Playing with Color, paintings by Chelsea Horn
5-7 p.m., First Friday Reception
Chelsea Horn’s vivid and colorful paintings of Kachemak Bay and other Alaska settings continue for an encore exhibit.
Grace Ridge Brewery
3388 B Street (off Ocean Drive)
New work by Alayne Tetor
5-9 p.m., First Friday
Homer High School art teacher Alayne Tetor shows her latest work, this time in the genre of representational painting. For the past year she has dedicated herself to learning proper techniques in workshops and classes. This show includes still life paintings of objects from the minimalist outdoor activity of backpacking. “Studying what is in front of me and learning to truly see it for all of its visual nuances is a great act of appreciation,” she writes. “These essential items are truly sacred to me, as they are means for survival and comfort in the backcountry and they have traveled across hundreds of miles of diverse landscapes.”
Homer Council on the Arts
344 W. Pioneer Ave.
Jubilee Youth Art, by various youth artists
5-7 p.m., First Friday Reception
April is Jubilee! month in Homer, the annual showcase of youth arts. For First Friday, HCOA shows a selection of art by local young artists.

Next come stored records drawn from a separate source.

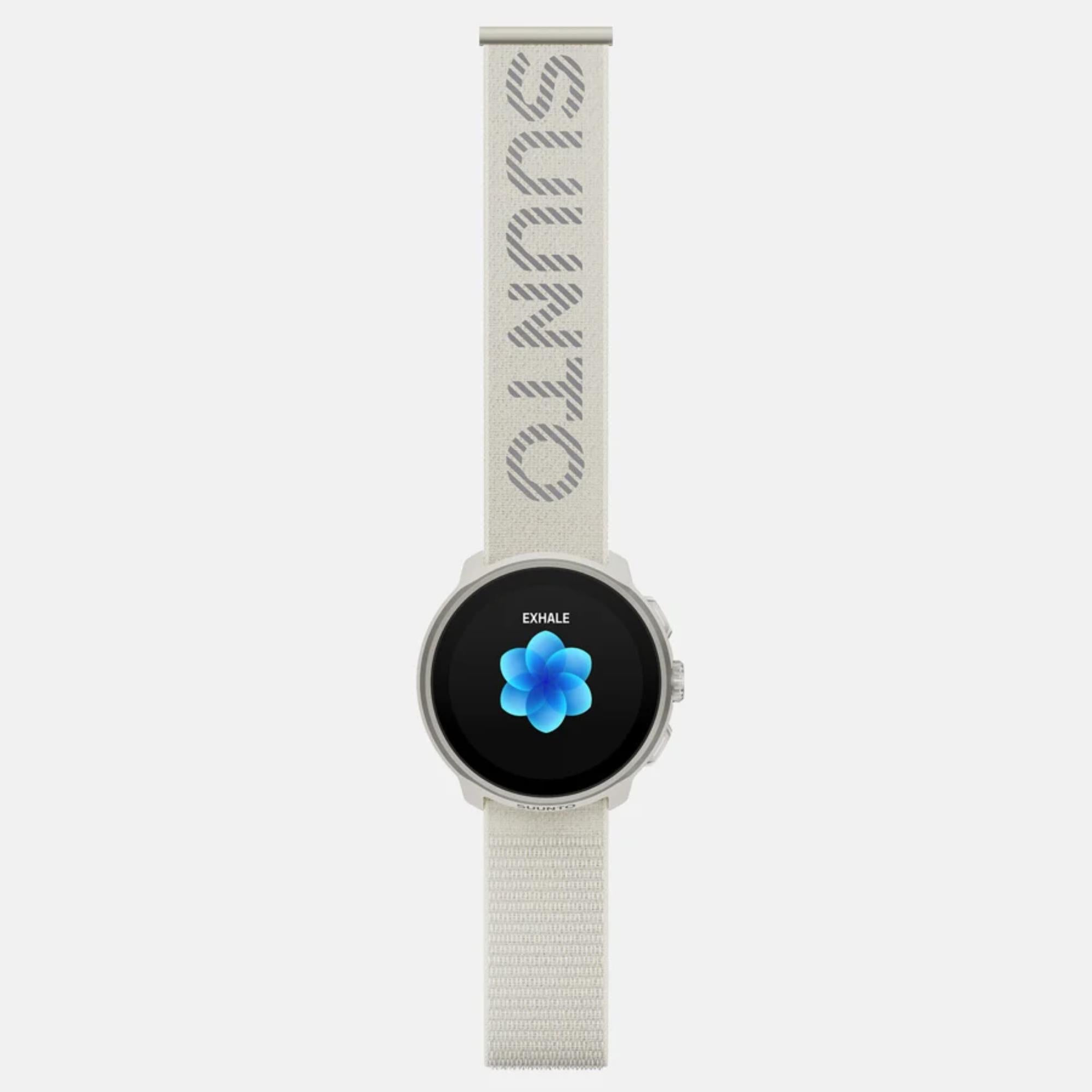Suunto Athletic 7 Loop Frost Gray strap attached to a silver sports watch with an "EXHALE" display front view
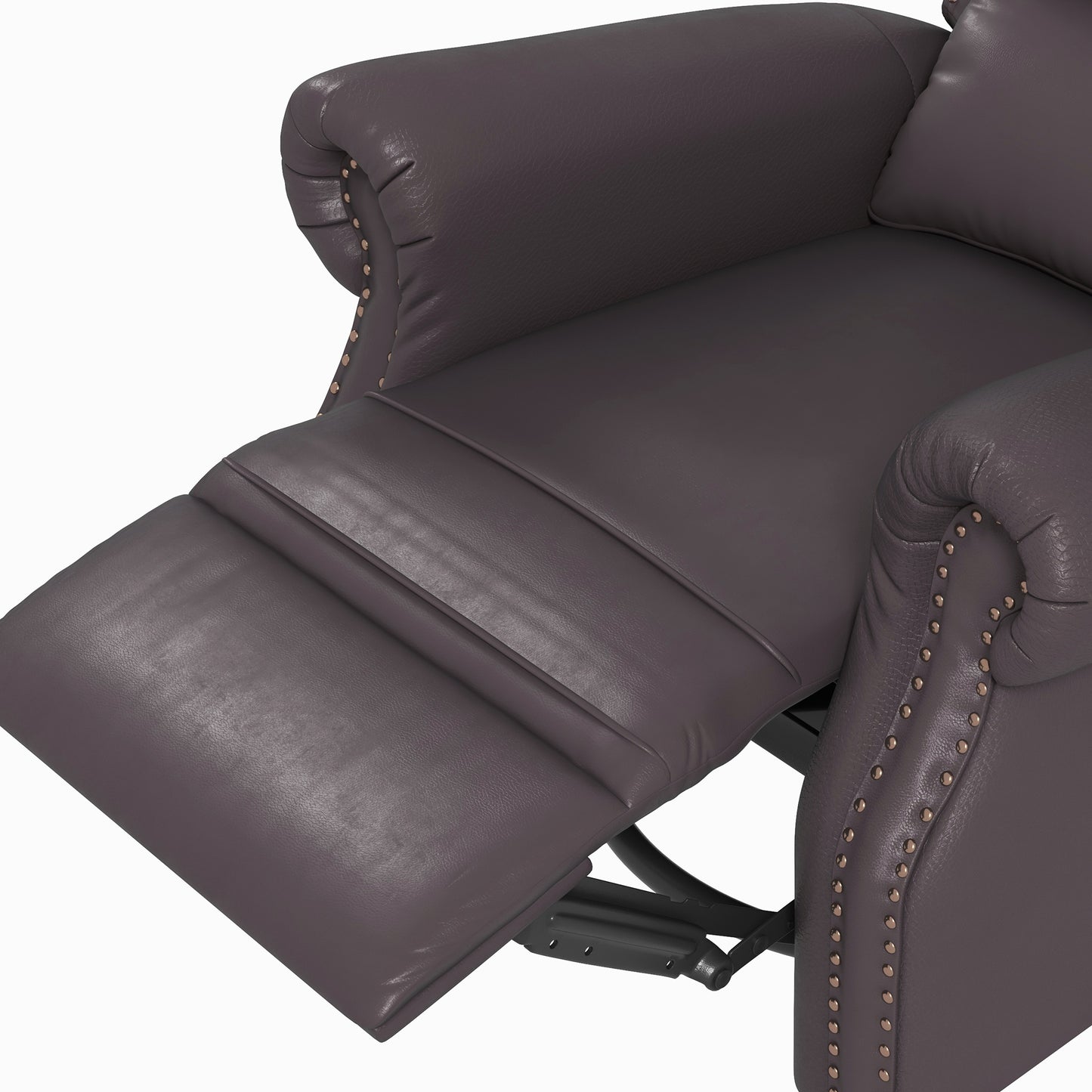 Swivel Recliner Chair, Reclining Sofa, PU Leather Rocker with Thick Padded Back and Seat for Living Room, Brown Single Sofas   at Gallery Canada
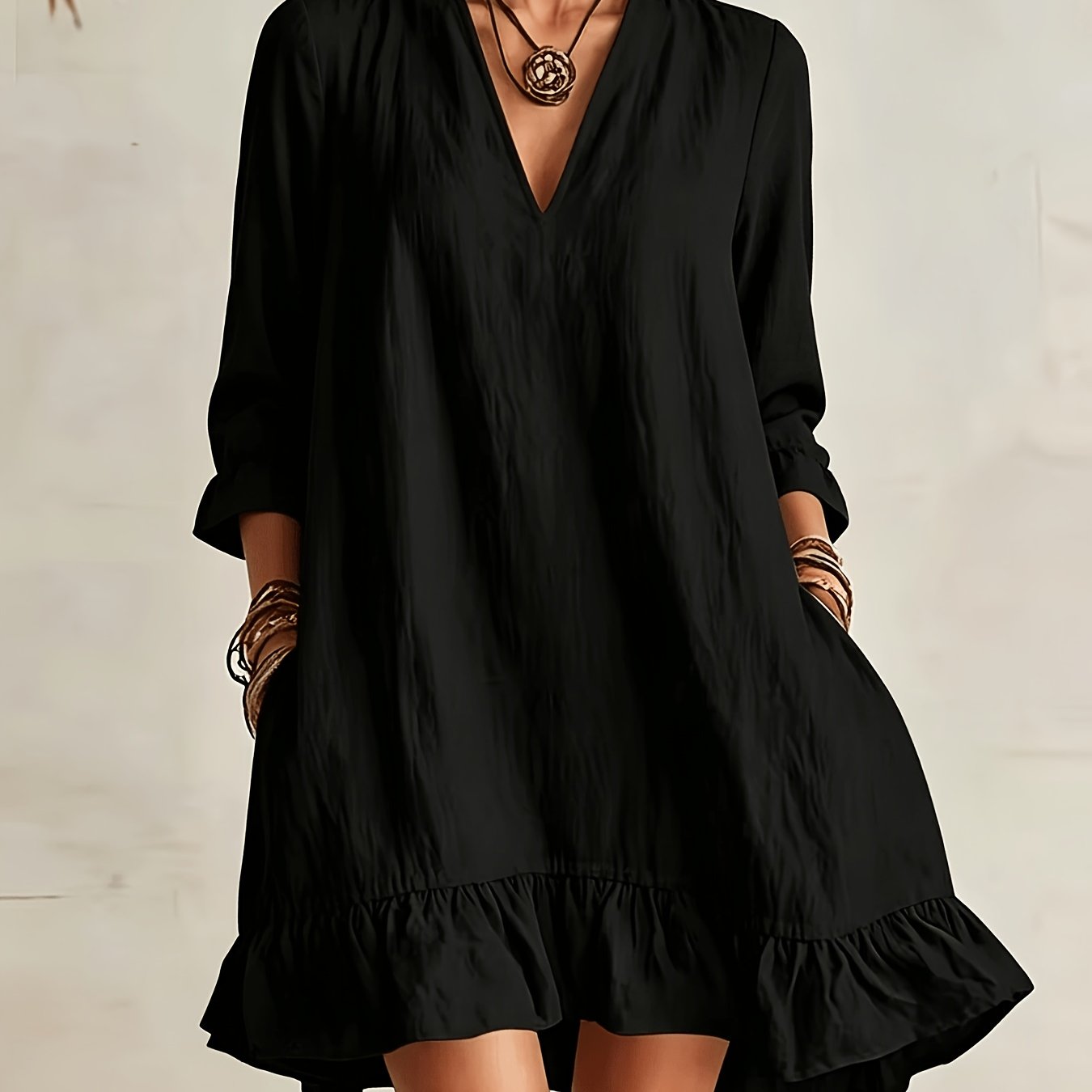 TEMU Women Spring Summer V Neck 3/4 Sleeve Loose Ruffle Dress Breathable Slim Fit Casual Dress For Daily Holiday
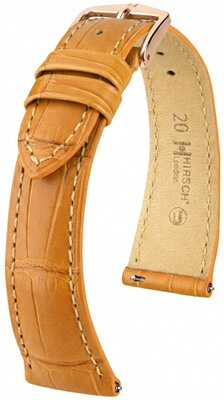 Leather strap Hirsch London L 04207075-7, brown, alligator leather, length L, Quick Release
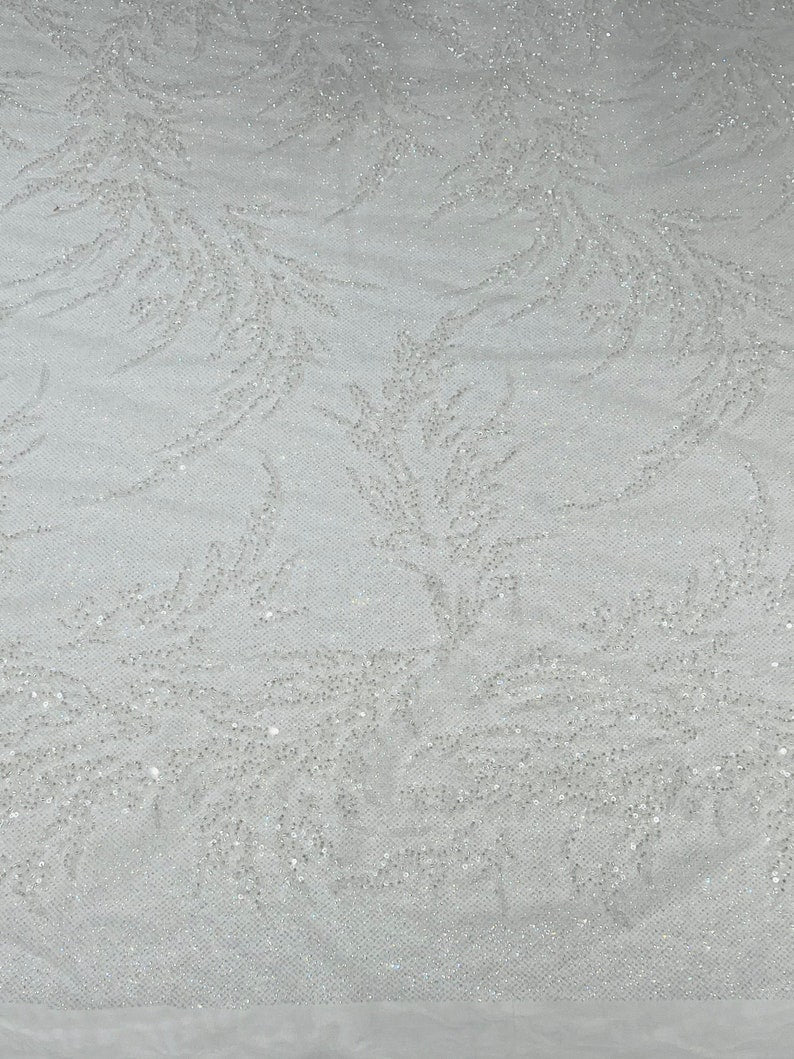 FASHION BEADED LACE ON GLITTER MESH FABRIC (By The Yard) - New Creations Fabric & Foam Inc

Paul Banks Elementary School
1340 East End Road
Paul Banks Arts Extravaganza, music and art by Paul Banks students
5-7 p.m., First Friday Reception
Paul Banks Elementary School once again features its spring Art Extravaganza with art in various media from all students. The evening also includes a hands-on art table where students will be able to make a fun art project with their family and bring it home. Live music is by the Homer Youth String Orchestra with violin performances by the Preludes. Appetizers will be served by staff members.
Pratt Museum
3779 Bartlett Street
Qena Sint’isis, by Argent Kvasnikoff
Jubilee! by youth artists
5-7 p.m., First Friday Reception
Argent Kvasnikoff’s Qena Sint’isis presents a unique form of cultural expression that describes a new take on the indigenous culture of the southern Kenai Peninsula using the universal experience of language. This visual representation of the Dena’ina language conveys the importance of people’s relationships with all language, and how cultural information can be found within visual language.
In the downstairs gallery, more Jubilee! art by youth artists is shown.
Ptarmigan Arts Back Room Gallery
471 E. Pioneer Ave.
Challenge Quilts, fiber art by varioius artists
5-7 p.m., First Friday Reception
The quilts on display are mostly “challenge” quilts, small quilts created according to a specific theme. There are two local quilting challenges each year: one for the Kachemak Bay Quilters annual quilt show on Mother’s Day weekend in Homer, and one sponsored by the Kenai Peninsula Quilt Guild, to which many of the Homer quilters belong. The KPQG quilts go on tour around the Peninsula together or one year and are then returned to their quilters. Some of the past challenges represented in the Ptarmigan Arts show include Trees, Self-Portrait, Alaska Flowers, Animals and Chaos. The challenges for 2017 are “Between The Tides,” which will debut at the Homer quilt show, and “Chemistry,” for the Kenai Peninsula Quilt Guild.